Except for medical marijuana dispensaries.

On Tuesday, the Supreme Court heard arguments in City of Riverside v. Inland Empire Patients and Wellness Center. Riverside, in its infinite wisdom, decided that medical marijuana dispensaries are a nuisance and banned them from within its borders; Inland Empire, a dispensary, thinks otherwise but has thus far fared poorly in court, with the Supremes its last legal stop in California available.

At issue is the question of "regulation." Of course cities and counties may regulate some permitted land use, such as designating glass factories as best suited for the sand dunes away from Main Street, or escort services -- which are legal -- are best suited away from schools.

But a ban is not a regulation, lawyers for Inland Empire argue. "Local government may not prohibit what is permitted by state law (not even under the guise of land use regulation), they may only regulate the conduct," they wrote in their 31-page brief submitted to the court before Tuesday's hearing at the University of San Francisco. They used the example, from San Francisco, no less, that a state-legal use -- in this case, an escort service -- can't be banned, only regulated under local law.

Will it work?
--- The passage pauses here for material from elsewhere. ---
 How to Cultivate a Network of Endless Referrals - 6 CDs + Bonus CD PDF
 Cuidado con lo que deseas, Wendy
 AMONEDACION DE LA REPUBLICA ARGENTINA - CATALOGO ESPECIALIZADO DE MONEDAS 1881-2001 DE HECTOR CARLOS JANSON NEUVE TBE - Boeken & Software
The judges have 90 days to issue their decision to uphold or end the bans.

San Francisco at least benefits from the ban on medical marijuana dispensaries in Daly City and much of San Mateo County: The dispensaries along Mission Street in the Outer Mission and on Ocean Avenue are some of the city's busiest, because Peninsula residents seeking medical cannabis have nowhere else to go. So in that way, bans might be a good thing ... for profit margins. Just like overall prohibition.